Following an often heated debate, the state Assembly on Tuesday approved legislation overhauling Wisconsin’s civil service system. However, Senate action may have to wait until at least January of next year.
The legislation would speed up the hiring process for state jobs and make it easier to fire problem employees. It sets a 60 day timeline for filling vacancies and establishes clearer standards for “just cause” in dismissing workers for on the job behavior. The bill also sets longer probationary periods for new hires and eliminates the civil service exams applicants are currently required to take.
Multiple Democrats criticized it as an effort to politicize the state workforce, clearing out protections that were put in place for more than a century ago by former Governor Robert La Follette. Rep. JoCasta Zamarippa (D-Milwaukee) noted that La Follette created the system so that “the best may serve the state,” but said Republicans were pushing through changes so that their “besties” may serve the state instead.
GOP leaders countered that the bill does nothing to change current state laws that prohibit hiring, promoting, or firing someone from a state job based on political affiliation. “Just because you say it over, and over, and over again, doesn’t make it true,” said Rep. Jim Steineke (R-Kaukauna), the sponsor of the bill.
Republicans stressed that the bill is about making it easier to attract workers, who may move on to other jobs when the drawn out hiring process leaves them waiting too long, while updating a system that has not seen a major overhaul in almost two decades. Rep. Mike Rohrkaste (R-Neenah) said the system needs to be adjusted for a new time. “This is not 1905, let’s bring us forward here in Wisconsin to 2015.”

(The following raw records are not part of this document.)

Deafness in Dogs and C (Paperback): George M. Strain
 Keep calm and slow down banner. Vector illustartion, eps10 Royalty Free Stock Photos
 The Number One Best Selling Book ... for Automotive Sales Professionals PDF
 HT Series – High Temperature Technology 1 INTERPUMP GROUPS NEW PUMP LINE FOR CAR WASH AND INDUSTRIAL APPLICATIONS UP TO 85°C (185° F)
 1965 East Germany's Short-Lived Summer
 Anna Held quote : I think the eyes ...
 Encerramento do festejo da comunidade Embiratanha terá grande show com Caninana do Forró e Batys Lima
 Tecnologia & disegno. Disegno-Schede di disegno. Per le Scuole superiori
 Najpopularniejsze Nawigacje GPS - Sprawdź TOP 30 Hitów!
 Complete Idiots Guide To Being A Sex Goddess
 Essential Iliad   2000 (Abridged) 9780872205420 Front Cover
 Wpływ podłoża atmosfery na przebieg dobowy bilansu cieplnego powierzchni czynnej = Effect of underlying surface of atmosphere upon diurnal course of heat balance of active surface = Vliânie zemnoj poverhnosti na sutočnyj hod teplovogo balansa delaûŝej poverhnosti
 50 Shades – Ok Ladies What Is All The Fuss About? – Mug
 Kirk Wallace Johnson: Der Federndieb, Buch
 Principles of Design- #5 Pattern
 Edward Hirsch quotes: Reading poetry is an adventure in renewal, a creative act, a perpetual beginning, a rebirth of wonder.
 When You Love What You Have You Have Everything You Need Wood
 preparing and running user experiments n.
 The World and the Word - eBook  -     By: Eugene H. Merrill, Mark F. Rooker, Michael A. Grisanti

The legislation passed on a party line 57-35 vote and now heads to the Senate, which is not expected to take it up until early next year because of a dispute over whether to include a so-called “ban the box” provision. The language would prohibit state agencies from asking applicants about their criminal history. The Assembly included it, while the Senate bill would make it optional for each agency. A spokesman for Sen. Steve Nass (R-Whitewater) said he hopes to work out the differences with the Senate author of the bill in time to take it up in the spring legislative session.